▸ **TAREAS**
1. Indica si cada afirmación concuerda con el texto sobre el absolutismo y el dinero, respondiendo sí o no y citando literalmente las palabras del texto que lo deciden: (a) Ninguna sociedad de la historia ha tenido un porcentaje tan alto de funcionarios, policías y soldados como la actual. (b) El hambre de dinero del absolutismo carecía de un fin material. (c) El plusvalor en forma de dinero se limitó a un empeño exterior, como el impuesto monetario.
2. Reproduce el fragmento del texto sobre el absolutismo y el dinero que empieza en “No sólo en lo” y termina en “tropas y armamento.”.

▸ **TEXTO PROPORCIONADO**
# # # #

No sólo en lo tecnológico, sino también en su estructura social, la democracia occidental moderna no puede pues ocultar que es descendiente directa de la dictadura armamentística y militar de principios de la modernidad. Bajo la fina superficie de los rituales electorales democráticos y de los discursos políticos, encontramos el monstruo de un aparato que dirige y disciplina a los ciudadanos aparentemente libres en nombre de la economía total y, por lo tanto, también de la economía de guerra vinculada a ella hasta hoy. Un componente central de esta estructura es la “administración laboral”. En ninguna sociedad de la historia se ha dado tan alto porcentaje de funcionarios y empleados de la administración, de policías y soldados, como en ésta; ninguna desbarató una parte tan grande de sus recursos para tropas y armamento.
La “economía desquiciada”
Si uno intenta captar la lógica socioeconómica general de aquello que los déspotas militares absolutistas de principios de la modernidad pusieron a funcionar en la sociedad, entonces puede definirse esta lógica como el desprendimiento absoluto del dinero en aras de su propia autonomía y, con ello, también la forma de actividad “trabajo” correspondiente. El hambre de dinero –literal– del absolutismo tenía todavía un fin material y específico (con todo ya independiente), a saber, precisamente el de la nueva economía política de las armas de fuego y sus exigencias. Pero la lógica del “hacer dinero”, de una vez para siempre ya en el mundo, empezó a dejar atrás los restringidos propósitos del absolutismo, que pronto se vio a sí mismo en el papel del aprendiz de brujo. Pues el “plusvalor” en forma de dinero, una vez desencadenado, ya no se limitó a un empeño en cierto modo exterior (acaso en la forma del impuesto monetario) acorde con el modo de producción conocido hasta el momento, sino que se convirtió en el motor interno de un nuevo modo de producción, el cual abarcaba a la totalidad de los cuerpos sociales.

# # # #

▸ **DATOS PROPORCIONADOS**
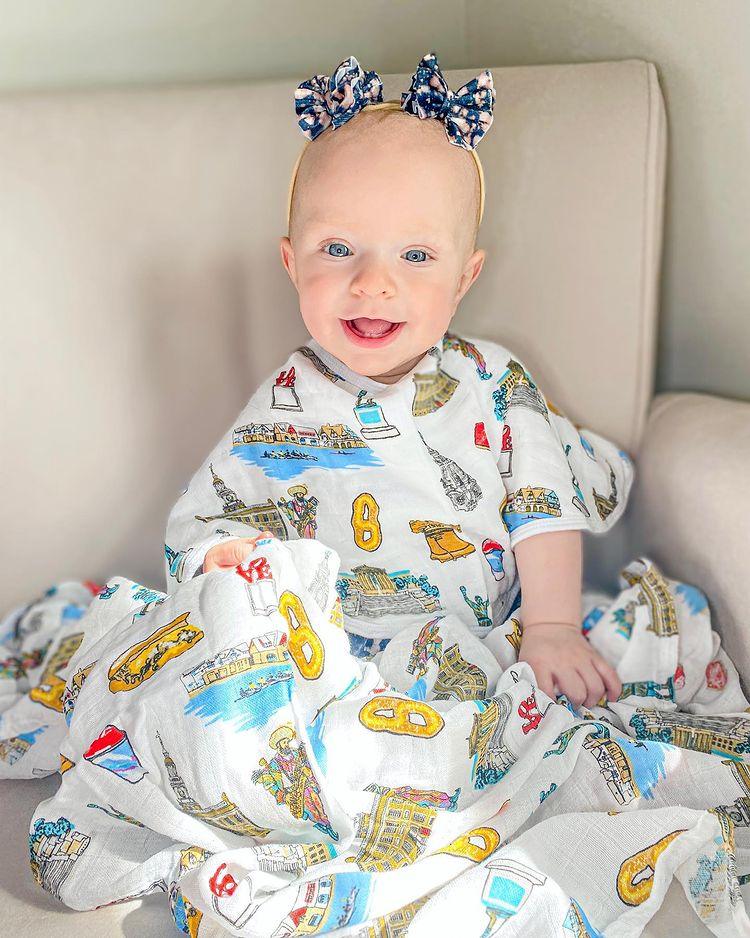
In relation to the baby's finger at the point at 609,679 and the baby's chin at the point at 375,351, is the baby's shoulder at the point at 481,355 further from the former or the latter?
the baby's finger at the point at 609,679

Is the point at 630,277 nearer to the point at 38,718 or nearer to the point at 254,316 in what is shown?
the point at 254,316

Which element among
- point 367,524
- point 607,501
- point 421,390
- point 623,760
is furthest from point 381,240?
point 623,760

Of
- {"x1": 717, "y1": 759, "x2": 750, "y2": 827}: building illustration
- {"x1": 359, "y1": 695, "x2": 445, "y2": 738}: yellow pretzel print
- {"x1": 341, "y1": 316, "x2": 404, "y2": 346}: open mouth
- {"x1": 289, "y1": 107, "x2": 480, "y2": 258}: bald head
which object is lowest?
{"x1": 717, "y1": 759, "x2": 750, "y2": 827}: building illustration

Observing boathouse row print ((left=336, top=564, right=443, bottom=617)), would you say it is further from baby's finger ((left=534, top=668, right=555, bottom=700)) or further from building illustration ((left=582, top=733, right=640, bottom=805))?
building illustration ((left=582, top=733, right=640, bottom=805))

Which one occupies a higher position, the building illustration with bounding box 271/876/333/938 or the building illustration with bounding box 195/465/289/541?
the building illustration with bounding box 195/465/289/541

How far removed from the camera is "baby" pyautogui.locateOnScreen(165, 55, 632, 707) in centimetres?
93

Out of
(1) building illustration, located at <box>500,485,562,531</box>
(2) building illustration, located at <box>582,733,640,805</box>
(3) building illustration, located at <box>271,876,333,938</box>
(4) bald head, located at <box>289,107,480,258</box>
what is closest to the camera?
(3) building illustration, located at <box>271,876,333,938</box>

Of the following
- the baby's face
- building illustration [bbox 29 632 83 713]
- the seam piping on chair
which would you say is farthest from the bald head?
building illustration [bbox 29 632 83 713]

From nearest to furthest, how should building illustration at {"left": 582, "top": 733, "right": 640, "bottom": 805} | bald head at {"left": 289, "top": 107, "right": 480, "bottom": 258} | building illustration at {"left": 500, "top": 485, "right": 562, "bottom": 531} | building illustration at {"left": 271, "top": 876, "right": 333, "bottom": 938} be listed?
building illustration at {"left": 271, "top": 876, "right": 333, "bottom": 938}
building illustration at {"left": 582, "top": 733, "right": 640, "bottom": 805}
bald head at {"left": 289, "top": 107, "right": 480, "bottom": 258}
building illustration at {"left": 500, "top": 485, "right": 562, "bottom": 531}

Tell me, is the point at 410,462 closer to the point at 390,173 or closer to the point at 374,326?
the point at 374,326

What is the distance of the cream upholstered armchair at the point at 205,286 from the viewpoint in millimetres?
1081

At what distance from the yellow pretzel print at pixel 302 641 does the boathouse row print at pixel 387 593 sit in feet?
0.65

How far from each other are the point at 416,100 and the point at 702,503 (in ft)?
1.51

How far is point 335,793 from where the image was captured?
752mm
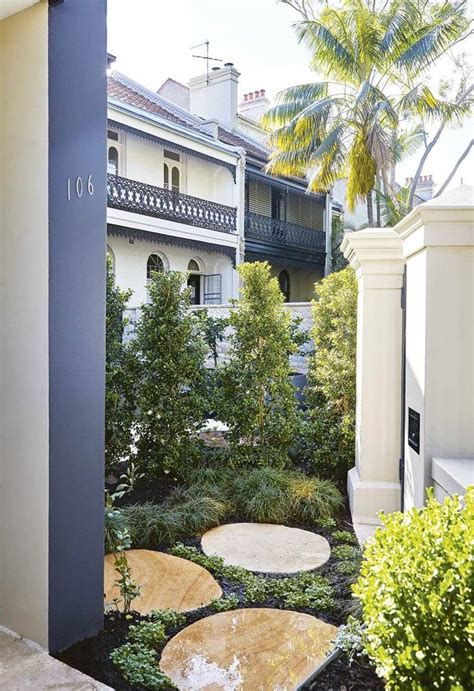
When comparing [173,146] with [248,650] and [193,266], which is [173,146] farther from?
[248,650]

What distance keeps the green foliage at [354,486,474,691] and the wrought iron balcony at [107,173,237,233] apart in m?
13.4

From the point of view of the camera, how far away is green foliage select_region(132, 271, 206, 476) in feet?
17.8

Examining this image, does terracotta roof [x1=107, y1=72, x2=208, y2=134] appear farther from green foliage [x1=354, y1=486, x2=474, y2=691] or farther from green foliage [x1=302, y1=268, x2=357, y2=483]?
green foliage [x1=354, y1=486, x2=474, y2=691]

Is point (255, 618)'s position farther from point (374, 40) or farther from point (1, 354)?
point (374, 40)

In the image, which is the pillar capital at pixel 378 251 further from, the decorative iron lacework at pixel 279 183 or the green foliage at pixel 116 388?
the decorative iron lacework at pixel 279 183

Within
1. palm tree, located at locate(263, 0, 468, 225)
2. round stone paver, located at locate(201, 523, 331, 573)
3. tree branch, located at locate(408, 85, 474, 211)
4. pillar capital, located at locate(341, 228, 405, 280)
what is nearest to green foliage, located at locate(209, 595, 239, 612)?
round stone paver, located at locate(201, 523, 331, 573)

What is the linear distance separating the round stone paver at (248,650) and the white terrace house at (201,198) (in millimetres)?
11380

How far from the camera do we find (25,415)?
2582mm

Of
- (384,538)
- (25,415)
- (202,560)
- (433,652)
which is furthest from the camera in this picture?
(202,560)

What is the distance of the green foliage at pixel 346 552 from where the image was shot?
382 cm

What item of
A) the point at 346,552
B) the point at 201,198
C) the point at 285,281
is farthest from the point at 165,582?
the point at 285,281

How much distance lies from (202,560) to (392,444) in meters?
1.82

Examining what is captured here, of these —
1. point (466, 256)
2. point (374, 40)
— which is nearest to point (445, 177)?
point (374, 40)

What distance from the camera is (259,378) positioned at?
566 centimetres
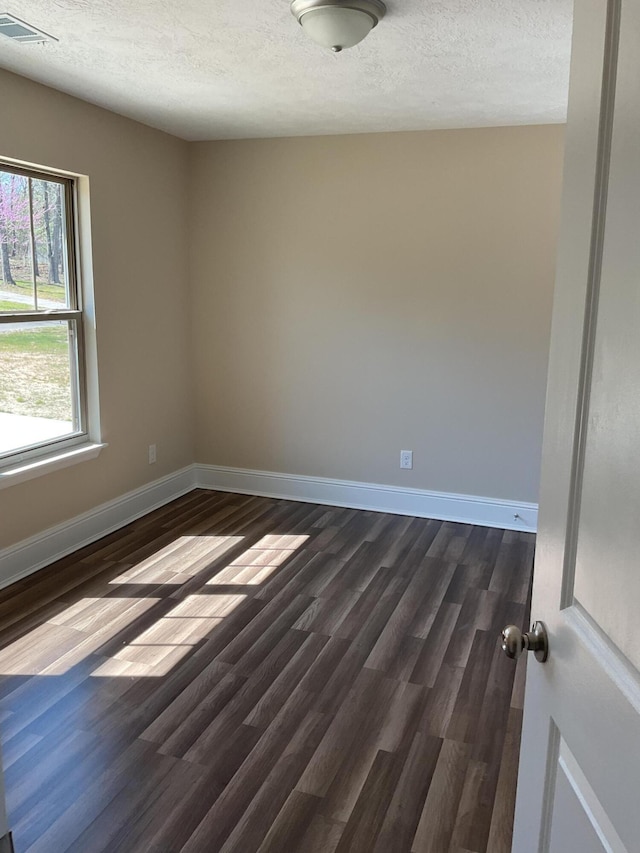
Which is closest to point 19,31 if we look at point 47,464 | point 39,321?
point 39,321

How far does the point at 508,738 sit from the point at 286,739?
0.75 meters

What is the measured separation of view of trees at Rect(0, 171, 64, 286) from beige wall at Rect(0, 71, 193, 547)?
0.16 m

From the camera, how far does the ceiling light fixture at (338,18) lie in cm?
221

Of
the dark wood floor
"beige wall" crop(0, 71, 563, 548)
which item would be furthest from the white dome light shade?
the dark wood floor

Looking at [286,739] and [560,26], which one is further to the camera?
[560,26]

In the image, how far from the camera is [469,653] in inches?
108

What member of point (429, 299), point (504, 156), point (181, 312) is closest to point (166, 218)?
point (181, 312)

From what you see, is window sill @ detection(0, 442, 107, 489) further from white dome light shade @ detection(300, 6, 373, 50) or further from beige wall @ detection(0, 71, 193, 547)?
white dome light shade @ detection(300, 6, 373, 50)

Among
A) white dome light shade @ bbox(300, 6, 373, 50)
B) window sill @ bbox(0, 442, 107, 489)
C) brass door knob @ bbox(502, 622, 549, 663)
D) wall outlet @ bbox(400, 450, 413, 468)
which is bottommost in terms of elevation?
wall outlet @ bbox(400, 450, 413, 468)

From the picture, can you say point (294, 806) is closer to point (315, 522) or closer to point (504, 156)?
point (315, 522)

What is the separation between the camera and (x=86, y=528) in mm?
3809

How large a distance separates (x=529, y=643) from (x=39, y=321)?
3149 millimetres

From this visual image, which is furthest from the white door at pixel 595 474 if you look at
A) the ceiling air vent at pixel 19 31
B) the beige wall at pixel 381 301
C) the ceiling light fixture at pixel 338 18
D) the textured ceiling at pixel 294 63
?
the beige wall at pixel 381 301

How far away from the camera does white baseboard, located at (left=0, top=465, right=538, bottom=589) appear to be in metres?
3.50
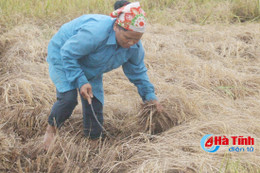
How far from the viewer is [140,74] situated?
2.44 metres

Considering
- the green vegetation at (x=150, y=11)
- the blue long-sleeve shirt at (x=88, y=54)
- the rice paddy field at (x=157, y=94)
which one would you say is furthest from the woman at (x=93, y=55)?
the green vegetation at (x=150, y=11)

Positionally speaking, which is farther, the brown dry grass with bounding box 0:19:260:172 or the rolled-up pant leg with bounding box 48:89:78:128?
the rolled-up pant leg with bounding box 48:89:78:128

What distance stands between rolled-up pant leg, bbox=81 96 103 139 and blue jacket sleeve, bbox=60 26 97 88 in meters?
0.39

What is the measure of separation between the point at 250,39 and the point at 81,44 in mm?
3123

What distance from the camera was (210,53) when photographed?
4199mm

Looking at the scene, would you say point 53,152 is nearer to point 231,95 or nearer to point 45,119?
point 45,119

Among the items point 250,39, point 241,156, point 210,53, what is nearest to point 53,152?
point 241,156

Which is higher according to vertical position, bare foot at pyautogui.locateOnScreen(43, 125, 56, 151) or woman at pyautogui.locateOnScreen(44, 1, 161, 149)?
woman at pyautogui.locateOnScreen(44, 1, 161, 149)

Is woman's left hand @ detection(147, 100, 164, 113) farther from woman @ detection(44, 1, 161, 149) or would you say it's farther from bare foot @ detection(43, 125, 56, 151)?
bare foot @ detection(43, 125, 56, 151)

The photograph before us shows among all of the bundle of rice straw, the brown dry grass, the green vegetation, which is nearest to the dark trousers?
the brown dry grass

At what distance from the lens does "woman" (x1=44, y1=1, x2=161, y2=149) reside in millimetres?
2057

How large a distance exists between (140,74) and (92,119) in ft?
1.51

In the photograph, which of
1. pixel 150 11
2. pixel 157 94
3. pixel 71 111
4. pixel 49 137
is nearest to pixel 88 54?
pixel 71 111

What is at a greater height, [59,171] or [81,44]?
[81,44]
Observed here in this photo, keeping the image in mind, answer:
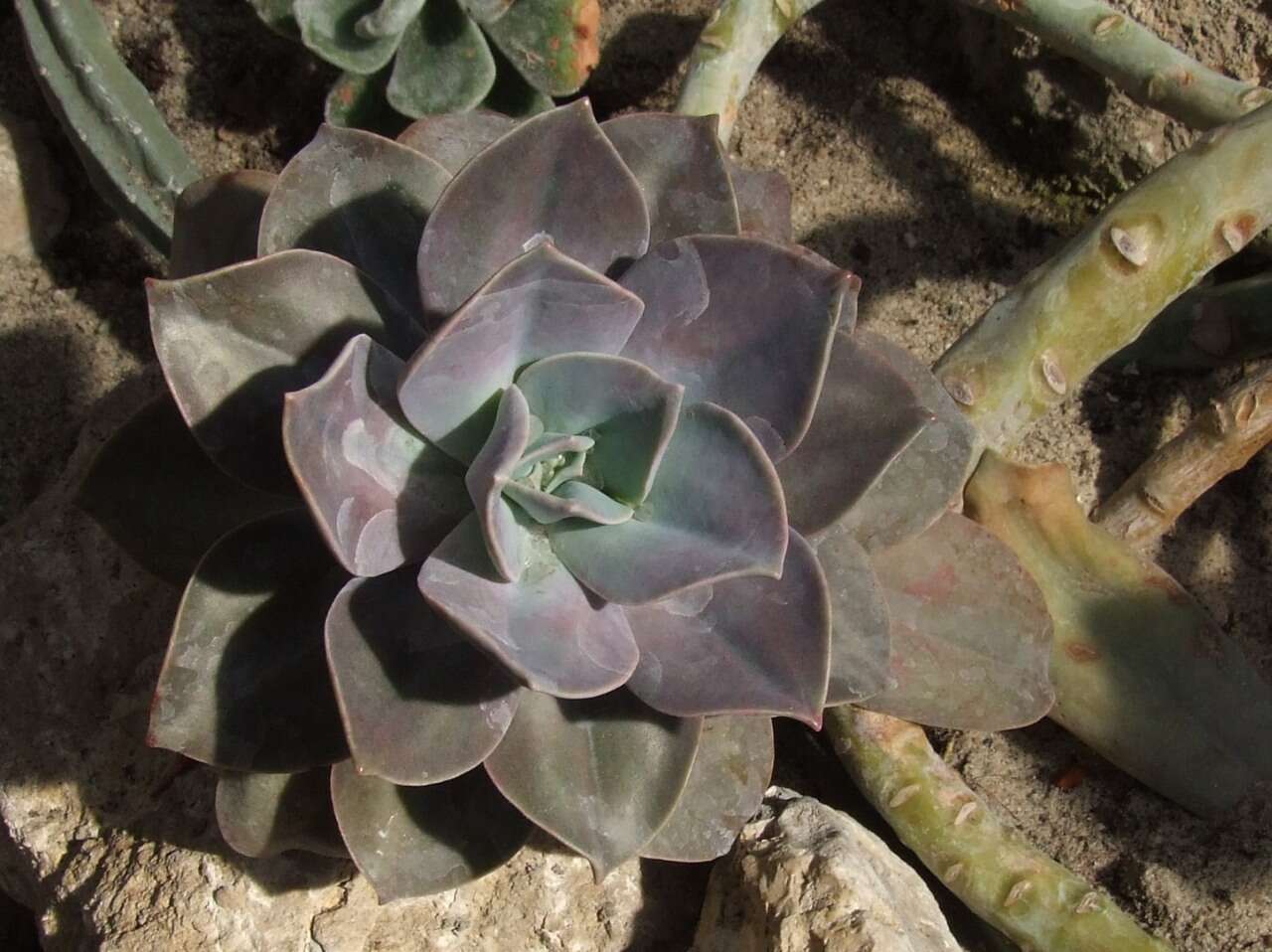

# # # #

▸ **RESPUESTAS POR TAREA**
1.
(a) Sí: “En ninguna sociedad de la historia se ha dado tan alto porcentaje de funcionarios y empleados de la administración, de policías y soldados, como en ésta”.
(b) No: “tenía todavía un fin material y específico”.
(c) No: “ya no se limitó a un empeño en cierto modo exterior (acaso en la forma del impuesto monetario) acorde con el modo de producción conocido hasta el momento, sino que se convirtió en el motor interno de un nuevo modo de producción”.

2.
No sólo en lo tecnológico, sino también en su estructura social, la democracia occidental moderna no puede pues ocultar que es descendiente directa de la dictadura armamentística y militar de principios de la modernidad. Bajo la fina superficie de los rituales electorales democráticos y de los discursos políticos, encontramos el monstruo de un aparato que dirige y disciplina a los ciudadanos aparentemente libres en nombre de la economía total y, por lo tanto, también de la economía de guerra vinculada a ella hasta hoy. Un componente central de esta estructura es la “administración laboral”. En ninguna sociedad de la historia se ha dado tan alto porcentaje de funcionarios y empleados de la administración, de policías y soldados, como en ésta; ninguna desbarató una parte tan grande de sus recursos para tropas y armamento.